--- COMPITO 1 ---
Nel testo su Zion, in funzione di che cosa ci vuole un nome?
--- COMPITO 2 ---
Estrai dal testo su Zion il brano che va da "Ma allora cos’è" a "che sperimentano autonomia.", copiandolo parola per parola.

--- TESTO FORNITO ---
··········

Riguardo Zion, si potrebbe parlare di una comunità?
L’idea non è di fare la comunità; noi ci siamo incontrati, non abbiamo seguito un percorso propagandistico e ci siamo incanalati, direi che ci siamo ri-conosciuti. Ci si mette in discussione, senza aspettative. Il bambino, per dire, non ha aspettative, si sorprende sperimentando.
Ma allora cos’è Zion?
Zion non esiste! E’ un nome per vestirsi, un nome ci vuole in funzione del sistema burocratico, se vuoi entrare all’interno di questa dimensione hai bisogno di un nome, che tu lo voglia o no. Un gruppo ha bisogno di un nome per esser riconosciuto, fermo restando che noi siamo singoli elementi che sperimentano autonomia.

··········

--- DATI DA ESAMINARE ---
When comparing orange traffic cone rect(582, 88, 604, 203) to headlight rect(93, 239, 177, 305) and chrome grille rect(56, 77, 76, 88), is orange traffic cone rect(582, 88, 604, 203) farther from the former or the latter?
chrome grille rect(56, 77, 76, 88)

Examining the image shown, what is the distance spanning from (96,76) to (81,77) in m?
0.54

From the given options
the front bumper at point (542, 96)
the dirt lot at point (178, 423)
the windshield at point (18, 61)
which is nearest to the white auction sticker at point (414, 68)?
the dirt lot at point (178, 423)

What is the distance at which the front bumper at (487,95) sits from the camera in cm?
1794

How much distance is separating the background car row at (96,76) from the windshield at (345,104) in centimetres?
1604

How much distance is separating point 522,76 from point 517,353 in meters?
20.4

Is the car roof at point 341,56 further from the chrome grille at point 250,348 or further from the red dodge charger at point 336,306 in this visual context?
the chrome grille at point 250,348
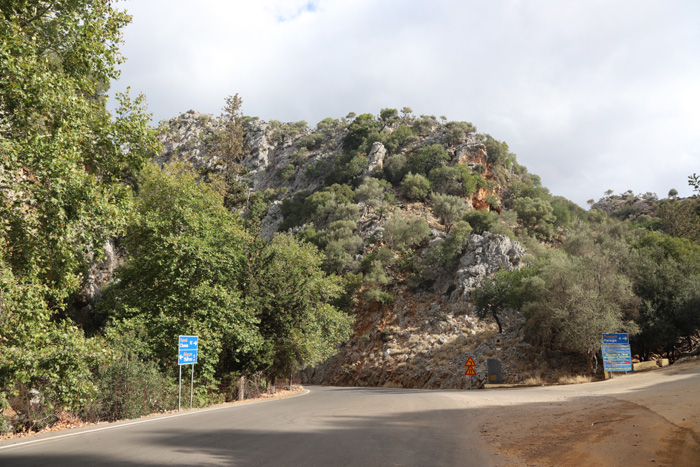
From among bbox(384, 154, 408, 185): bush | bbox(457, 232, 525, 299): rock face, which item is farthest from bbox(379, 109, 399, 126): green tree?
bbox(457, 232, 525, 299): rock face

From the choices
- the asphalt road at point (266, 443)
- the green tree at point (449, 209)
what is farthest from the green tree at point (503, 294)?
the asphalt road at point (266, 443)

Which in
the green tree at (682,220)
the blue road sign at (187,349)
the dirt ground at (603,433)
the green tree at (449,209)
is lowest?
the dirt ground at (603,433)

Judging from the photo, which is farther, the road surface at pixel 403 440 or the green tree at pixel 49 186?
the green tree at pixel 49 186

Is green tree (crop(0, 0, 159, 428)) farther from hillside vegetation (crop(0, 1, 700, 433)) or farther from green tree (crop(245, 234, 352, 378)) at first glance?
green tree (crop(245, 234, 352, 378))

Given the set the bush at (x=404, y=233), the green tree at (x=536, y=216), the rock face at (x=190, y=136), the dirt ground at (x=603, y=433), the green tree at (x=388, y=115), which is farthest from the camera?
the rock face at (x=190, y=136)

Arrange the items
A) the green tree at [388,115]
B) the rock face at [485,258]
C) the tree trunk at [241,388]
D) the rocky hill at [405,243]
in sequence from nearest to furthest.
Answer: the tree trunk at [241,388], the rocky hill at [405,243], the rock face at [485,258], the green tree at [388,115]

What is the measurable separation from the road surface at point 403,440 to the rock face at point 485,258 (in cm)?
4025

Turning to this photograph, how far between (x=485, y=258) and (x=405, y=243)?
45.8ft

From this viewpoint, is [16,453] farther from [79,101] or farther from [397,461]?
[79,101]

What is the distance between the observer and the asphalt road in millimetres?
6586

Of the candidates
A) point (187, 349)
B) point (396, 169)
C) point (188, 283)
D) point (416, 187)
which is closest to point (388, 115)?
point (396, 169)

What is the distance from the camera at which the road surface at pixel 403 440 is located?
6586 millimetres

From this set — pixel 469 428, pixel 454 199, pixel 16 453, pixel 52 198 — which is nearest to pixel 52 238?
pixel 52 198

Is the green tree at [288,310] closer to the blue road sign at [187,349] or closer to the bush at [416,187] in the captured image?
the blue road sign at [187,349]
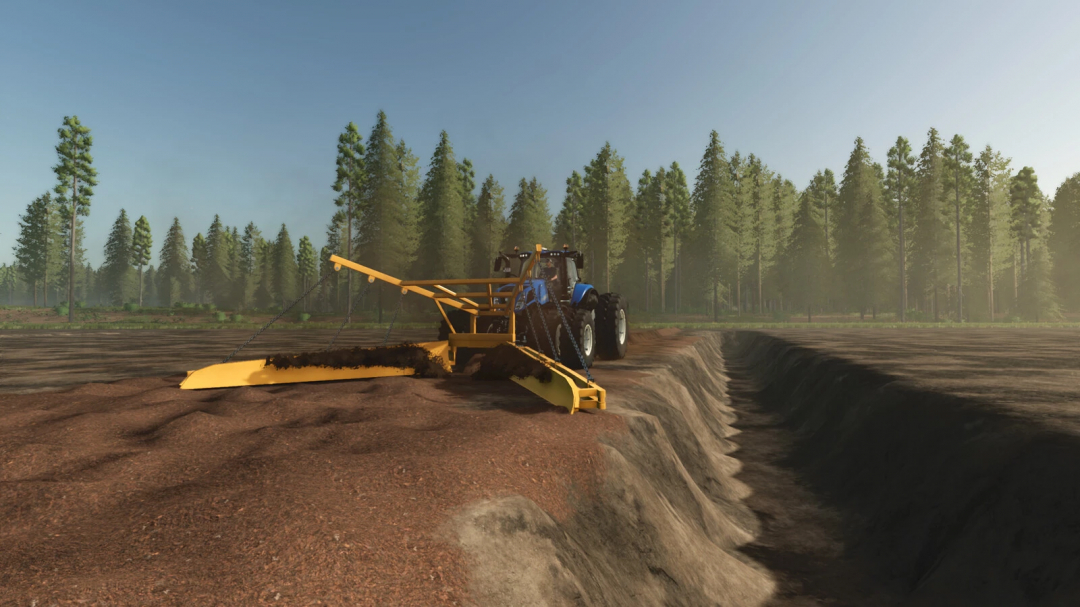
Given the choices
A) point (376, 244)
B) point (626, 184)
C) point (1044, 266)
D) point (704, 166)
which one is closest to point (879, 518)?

··········

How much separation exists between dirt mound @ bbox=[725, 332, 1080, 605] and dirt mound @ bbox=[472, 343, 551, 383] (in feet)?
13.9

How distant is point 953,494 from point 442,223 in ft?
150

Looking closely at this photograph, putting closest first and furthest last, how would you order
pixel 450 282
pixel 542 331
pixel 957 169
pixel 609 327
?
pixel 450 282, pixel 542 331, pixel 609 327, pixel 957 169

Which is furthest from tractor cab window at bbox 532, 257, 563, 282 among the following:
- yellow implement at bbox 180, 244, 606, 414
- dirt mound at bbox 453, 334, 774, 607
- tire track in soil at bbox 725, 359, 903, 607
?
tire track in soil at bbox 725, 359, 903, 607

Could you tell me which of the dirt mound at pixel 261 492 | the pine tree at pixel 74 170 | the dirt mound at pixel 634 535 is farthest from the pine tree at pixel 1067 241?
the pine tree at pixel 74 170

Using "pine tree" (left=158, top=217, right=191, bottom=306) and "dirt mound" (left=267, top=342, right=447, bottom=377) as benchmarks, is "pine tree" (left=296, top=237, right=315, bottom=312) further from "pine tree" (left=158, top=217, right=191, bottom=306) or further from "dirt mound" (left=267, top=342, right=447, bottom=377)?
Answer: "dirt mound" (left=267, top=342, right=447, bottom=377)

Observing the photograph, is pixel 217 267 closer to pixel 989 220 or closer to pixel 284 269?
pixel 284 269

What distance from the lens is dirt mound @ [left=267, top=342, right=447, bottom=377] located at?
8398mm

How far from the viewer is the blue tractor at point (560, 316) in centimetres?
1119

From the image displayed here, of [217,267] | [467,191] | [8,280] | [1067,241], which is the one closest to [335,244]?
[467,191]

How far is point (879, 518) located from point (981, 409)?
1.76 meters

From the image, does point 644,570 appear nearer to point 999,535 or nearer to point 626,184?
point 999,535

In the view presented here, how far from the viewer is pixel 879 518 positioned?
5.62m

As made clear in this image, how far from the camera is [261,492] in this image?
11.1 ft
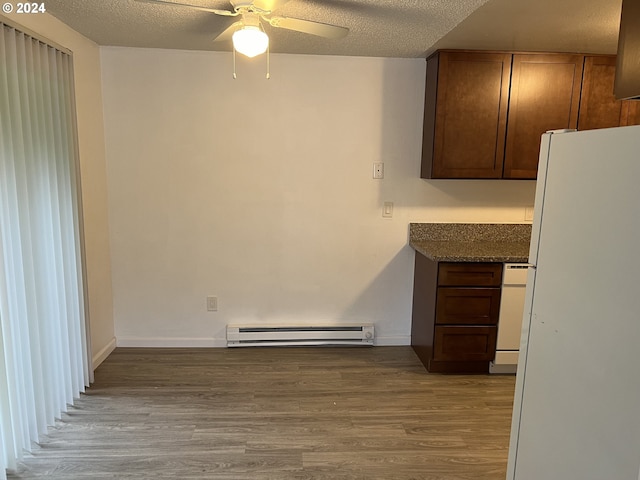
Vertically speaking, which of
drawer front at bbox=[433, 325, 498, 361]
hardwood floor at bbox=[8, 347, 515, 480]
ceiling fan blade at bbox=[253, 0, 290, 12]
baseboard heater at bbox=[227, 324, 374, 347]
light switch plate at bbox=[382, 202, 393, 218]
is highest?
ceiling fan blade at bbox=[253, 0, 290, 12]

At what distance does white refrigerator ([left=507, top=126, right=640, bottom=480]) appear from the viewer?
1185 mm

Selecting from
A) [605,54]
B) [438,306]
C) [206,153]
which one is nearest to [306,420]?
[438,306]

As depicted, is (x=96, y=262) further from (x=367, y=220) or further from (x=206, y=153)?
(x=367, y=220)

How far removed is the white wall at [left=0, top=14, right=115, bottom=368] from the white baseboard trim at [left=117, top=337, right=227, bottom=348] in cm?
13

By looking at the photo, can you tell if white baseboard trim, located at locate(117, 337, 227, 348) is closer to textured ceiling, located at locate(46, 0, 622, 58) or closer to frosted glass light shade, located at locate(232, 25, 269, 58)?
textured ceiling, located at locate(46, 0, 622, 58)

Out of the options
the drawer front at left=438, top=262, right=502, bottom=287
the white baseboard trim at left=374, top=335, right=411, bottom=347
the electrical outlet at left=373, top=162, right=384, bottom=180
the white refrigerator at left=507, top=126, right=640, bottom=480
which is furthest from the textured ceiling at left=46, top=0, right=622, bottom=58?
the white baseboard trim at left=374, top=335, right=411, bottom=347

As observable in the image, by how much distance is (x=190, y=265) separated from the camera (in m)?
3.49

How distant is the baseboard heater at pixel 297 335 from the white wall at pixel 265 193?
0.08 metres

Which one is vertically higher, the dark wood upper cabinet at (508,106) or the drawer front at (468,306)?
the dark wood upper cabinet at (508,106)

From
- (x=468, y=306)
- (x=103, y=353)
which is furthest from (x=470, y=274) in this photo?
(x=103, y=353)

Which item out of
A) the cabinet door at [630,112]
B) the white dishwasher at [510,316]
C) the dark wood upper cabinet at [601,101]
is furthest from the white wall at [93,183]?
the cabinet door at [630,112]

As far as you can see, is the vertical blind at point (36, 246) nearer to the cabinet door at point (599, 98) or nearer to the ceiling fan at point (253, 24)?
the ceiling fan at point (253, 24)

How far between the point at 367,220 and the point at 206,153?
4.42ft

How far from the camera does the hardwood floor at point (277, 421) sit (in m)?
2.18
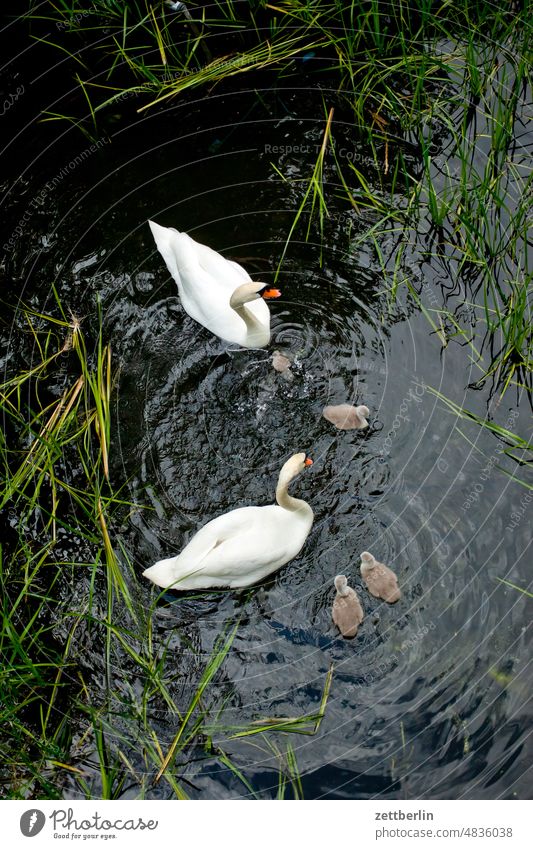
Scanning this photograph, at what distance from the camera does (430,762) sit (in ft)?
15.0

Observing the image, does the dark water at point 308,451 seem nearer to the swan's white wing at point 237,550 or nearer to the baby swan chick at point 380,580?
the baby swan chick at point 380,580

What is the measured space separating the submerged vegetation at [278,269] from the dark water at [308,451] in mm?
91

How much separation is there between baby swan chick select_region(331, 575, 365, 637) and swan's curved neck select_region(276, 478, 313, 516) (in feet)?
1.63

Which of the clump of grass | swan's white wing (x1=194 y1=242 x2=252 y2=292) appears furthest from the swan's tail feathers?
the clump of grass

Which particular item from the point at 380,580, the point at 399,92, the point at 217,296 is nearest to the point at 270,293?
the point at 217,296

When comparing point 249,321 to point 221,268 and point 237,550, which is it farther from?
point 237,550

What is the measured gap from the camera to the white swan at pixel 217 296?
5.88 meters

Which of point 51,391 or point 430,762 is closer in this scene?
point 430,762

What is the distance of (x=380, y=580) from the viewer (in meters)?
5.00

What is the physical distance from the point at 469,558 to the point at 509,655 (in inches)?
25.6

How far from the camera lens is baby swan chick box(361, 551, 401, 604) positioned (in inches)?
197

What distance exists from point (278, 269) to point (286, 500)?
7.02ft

··········

--- RISPOSTA 1 ---
In funzione del sistema burocratico.

--- RISPOSTA 2 ---
Ma allora cos’è Zion?
Zion non esiste! E’ un nome per vestirsi, un nome ci vuole in funzione del sistema burocratico, se vuoi entrare all’interno di questa dimensione hai bisogno di un nome, che tu lo voglia o no. Un gruppo ha bisogno di un nome per esser riconosciuto, fermo restando che noi siamo singoli elementi che sperimentano autonomia.